""Cine-Eye" is a montage method developed by Dziga Vertov which was first formulated in his work "WE: Variant of a Manifesto" in 1919.
Dziga Vertov believed his concept of Kino-Glaz, or "Cine Eye" in English, would help contemporary "man" evolve from a flawed creature into a higher, more precise form. He compared man unfavorably to machines: "In the face of the machine we are ashamed of man’s inability to control himself, but what are we to do if we find the unerring ways of electricity more exciting than the disorderly haste of active people [...]" "I am an eye. I am a mechanical eye. I, a machine, I am showing you a world, the likes of which only I can see" Dziga was quoted as saying.

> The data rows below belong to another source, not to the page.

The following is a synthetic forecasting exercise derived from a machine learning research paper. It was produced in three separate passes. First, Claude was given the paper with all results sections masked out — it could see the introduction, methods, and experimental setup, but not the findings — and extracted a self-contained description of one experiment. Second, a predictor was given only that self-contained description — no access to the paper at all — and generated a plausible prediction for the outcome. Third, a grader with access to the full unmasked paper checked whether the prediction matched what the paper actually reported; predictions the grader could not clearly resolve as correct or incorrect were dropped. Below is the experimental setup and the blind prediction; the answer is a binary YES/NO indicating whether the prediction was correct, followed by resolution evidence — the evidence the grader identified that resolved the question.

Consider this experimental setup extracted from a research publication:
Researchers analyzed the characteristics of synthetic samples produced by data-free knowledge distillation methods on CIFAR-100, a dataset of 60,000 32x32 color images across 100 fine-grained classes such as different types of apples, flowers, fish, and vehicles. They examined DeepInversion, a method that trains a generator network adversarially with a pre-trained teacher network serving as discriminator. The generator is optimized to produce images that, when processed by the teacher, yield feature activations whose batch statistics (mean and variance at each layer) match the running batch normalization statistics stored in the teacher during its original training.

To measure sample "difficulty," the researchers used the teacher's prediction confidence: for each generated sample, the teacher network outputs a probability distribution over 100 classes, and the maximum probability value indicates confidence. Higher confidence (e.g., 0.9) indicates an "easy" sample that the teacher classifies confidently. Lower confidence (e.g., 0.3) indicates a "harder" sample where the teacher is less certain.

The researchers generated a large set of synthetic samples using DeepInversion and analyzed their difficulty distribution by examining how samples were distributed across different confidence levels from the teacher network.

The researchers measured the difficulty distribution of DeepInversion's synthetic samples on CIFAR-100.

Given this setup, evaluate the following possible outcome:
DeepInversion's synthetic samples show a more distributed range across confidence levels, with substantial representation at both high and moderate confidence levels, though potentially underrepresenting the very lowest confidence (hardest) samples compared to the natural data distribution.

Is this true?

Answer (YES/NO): NO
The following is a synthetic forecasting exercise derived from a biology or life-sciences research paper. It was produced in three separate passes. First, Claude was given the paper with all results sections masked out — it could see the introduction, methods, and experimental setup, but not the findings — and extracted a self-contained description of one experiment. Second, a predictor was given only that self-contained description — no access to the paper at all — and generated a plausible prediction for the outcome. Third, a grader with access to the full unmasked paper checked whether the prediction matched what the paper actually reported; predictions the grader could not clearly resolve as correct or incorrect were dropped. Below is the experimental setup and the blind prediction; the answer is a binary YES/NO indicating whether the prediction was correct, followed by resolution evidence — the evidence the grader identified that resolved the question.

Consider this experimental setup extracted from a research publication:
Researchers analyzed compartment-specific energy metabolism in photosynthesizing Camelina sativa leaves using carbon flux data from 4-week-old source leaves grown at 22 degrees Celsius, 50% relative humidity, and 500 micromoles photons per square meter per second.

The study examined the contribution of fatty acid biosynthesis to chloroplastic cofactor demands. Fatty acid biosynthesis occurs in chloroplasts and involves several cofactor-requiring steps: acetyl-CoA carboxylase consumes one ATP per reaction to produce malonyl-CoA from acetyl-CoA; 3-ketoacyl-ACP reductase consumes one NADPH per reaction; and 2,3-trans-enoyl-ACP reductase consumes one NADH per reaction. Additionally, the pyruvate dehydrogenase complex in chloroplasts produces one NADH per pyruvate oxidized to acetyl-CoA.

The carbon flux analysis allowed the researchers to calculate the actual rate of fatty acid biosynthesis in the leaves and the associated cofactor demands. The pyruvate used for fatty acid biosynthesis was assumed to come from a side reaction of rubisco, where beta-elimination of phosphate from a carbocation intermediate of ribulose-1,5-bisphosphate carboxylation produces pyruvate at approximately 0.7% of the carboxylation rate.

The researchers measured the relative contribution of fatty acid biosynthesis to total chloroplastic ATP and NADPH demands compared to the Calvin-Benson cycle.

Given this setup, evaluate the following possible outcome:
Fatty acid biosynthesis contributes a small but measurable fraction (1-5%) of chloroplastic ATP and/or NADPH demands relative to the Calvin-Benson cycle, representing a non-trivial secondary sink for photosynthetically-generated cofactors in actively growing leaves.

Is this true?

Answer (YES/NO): NO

Like other Russian filmmakers, he attempted to connect his ideas and techniques to the advancement of the aims of the Soviet Union. Whereas Sergei Eisenstein viewed his montage of attractions as a creative tool through which the film-viewing masses could be subjected to "emotional and psychological influence" and therefore able to perceive "the ideological aspect" of the films they were watching, Vertov believed the Kino-Eye would influence the actual evolution of man, "from a bumbling citizen through the poetry of the machine to the perfect electric man."

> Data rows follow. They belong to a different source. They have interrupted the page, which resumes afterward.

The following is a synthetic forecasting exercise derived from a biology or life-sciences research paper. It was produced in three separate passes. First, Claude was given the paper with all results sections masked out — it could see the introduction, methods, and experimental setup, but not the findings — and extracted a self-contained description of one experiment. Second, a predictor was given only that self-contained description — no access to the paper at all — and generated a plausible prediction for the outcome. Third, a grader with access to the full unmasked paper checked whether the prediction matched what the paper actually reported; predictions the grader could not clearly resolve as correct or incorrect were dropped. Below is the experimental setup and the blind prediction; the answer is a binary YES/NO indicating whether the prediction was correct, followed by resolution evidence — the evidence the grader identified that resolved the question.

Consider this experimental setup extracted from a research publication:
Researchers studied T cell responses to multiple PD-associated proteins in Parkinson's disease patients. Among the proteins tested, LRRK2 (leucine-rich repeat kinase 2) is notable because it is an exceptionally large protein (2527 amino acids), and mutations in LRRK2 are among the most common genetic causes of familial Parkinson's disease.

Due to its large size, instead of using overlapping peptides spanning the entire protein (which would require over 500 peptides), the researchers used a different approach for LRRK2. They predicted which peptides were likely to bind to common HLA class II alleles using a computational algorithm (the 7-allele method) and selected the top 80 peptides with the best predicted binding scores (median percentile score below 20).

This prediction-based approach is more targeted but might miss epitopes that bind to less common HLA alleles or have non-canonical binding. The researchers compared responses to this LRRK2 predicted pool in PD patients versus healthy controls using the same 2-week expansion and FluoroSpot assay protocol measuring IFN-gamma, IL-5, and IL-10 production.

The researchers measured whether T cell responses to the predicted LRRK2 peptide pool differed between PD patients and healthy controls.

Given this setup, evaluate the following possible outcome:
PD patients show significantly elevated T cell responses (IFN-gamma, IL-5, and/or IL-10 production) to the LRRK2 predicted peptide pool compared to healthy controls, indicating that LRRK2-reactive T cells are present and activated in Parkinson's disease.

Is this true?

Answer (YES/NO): NO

Vertov believed film was too "romantic" and "theatricalised" due to the influence of literature, theater, and music, and that these psychological film-dramas "prevent man from being as precise as a stop watch and hamper his desire for kinship with the machine." He desired to move away from "the pre-Revolutionary ‘fictional’ models" of filmmaking to one based on the rhythm of machines, seeking to "bring creative joy to all mechanical labour" and to "bring men closer to machines."